Based on the log, you can decide whether and how the recipe can be fixed or whether it shall be skiplisted for fixing it later in the future. Notably, any update to the recipe automatically de-skiplists it, because the skiplist entry is only valid together with the hash listed in the first line.

It is possible to further annotate and even manually create build failure records via the bioconda-utils CLI. Check out all possibilities in the corresponding help message:

bioconda-utils annotate-build-failures --help

Skiplisted recipes from the master branch are automatically displayed in a wiki page, so that others can pick them up for providing a fix.

Updating Bioconductor

Bioconductor gets updated twice a year (spring and fall), where all BioC packages get released with updated versions at the same time. This in turn requires updating the packages on Bioconda. This is a perfect use-case for the bulk branch. The process is generally the same as above but without the pinnings updates and with some Bioconductor-specific helper scripts.

  1. Execute step 4 from above.

  2. Identify the latest BioConductor version, and update all BioConductor recipes with:

    bioconda-utils bioconductor-skeleton update-all-packages --bioc-version $BIOC_VERSION
    
  3. Execute step 6 from above.

  4. Execute step 7 from above. Alternatively, use the [rootNodes.py](https://github.com/bioconda/bioconda-recipes/blob/master/scripts/bioconductor/rootNodes.py) from the bioconda-recipes repo to help figure out what the primary root nodes are for the currently-remaining packages to be built. This looks at recently-built packages, removes them from the DAG of recipes to be built, and then reports to stdout the remaining root nodes. This information can be used to strategically edit the build-fail-blacklist file to prioritize the building of those root nodes. Once builds seem to be stabilizing, remove the temporary edits to the build-fail-blacklist.

  5. Execute step 8-10 from above.

Notes on working with bulk branch

Some unordered notes on working with the bulk branch:

  • Remember that successfully-built packages are immediately pushed to Anaconda.

  • You may want to coordinate the timing of fixes and pushes (say, via gitter). This is because the bulk branch has fail-fast: false set to allow parallel jobs to progress as much as possible. Multiple people pushing to bulk means that there is a risk of trying to build the same recipes multiple times. In such a case, only the first package will be actually uploaded and subsequent packages will a failure on the upload step. So there is no danger to the channel, it’s just poor use of CI resources.
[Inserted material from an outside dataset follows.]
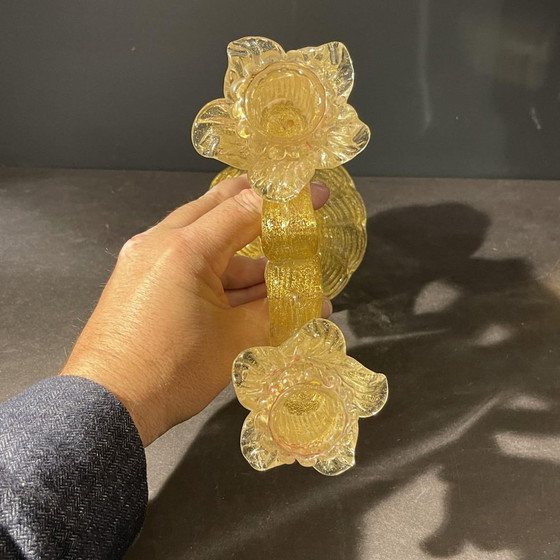 Murano Candleholder in Golden Glitter Glass by Ercole Barovier & Toso, 1950s – Candle holders (photo 14 of 17)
  • The logs are awkward to read and hard to find exactly where failures occur. One way to do this is to go to the bottom where there is a report of which packages failed. This report is shown when a bulk job goes to completion (rather than timing out). Then search for that package backwards through the log. You can also look for the broad structure of the log: recipes with nothing to do will be reported in a short stanza, so you can use those as structural markers to indicate where there’s no useful log info.

  • Instead of using the search functionality in the CI logs, download the raw log (from gear menu at top right) to use your browser search functionality, which is often much easier to use (for example, Chrome shows occurrences of search term throughout the document in the scrollbar, which makes digging for the actual error a lot easier).

  • You may see a lot of output for Python packages in particular. This is because for bioconda-utils to figure out whether it needs to build the package, it needs to know what the hash is for the package. This in turn requires figuring out all the dependencies to see which of them are pinned and then using those to calculate a hash. So it may appear that it’s doing a lot of work for packages that don’t need to be rebuilt, but that work needs to be done simply to figure out if a rebuild is needed, and so this is expected.

  • For linux-64, osx-64, and osx-arm64 the bulk runs take place on GitHub Actions, and the configuration is in .github/workflows/Bulk.yml. For linux-aarch64, the builds take place on CircleCI and the configuration is in .circleci/config.yml.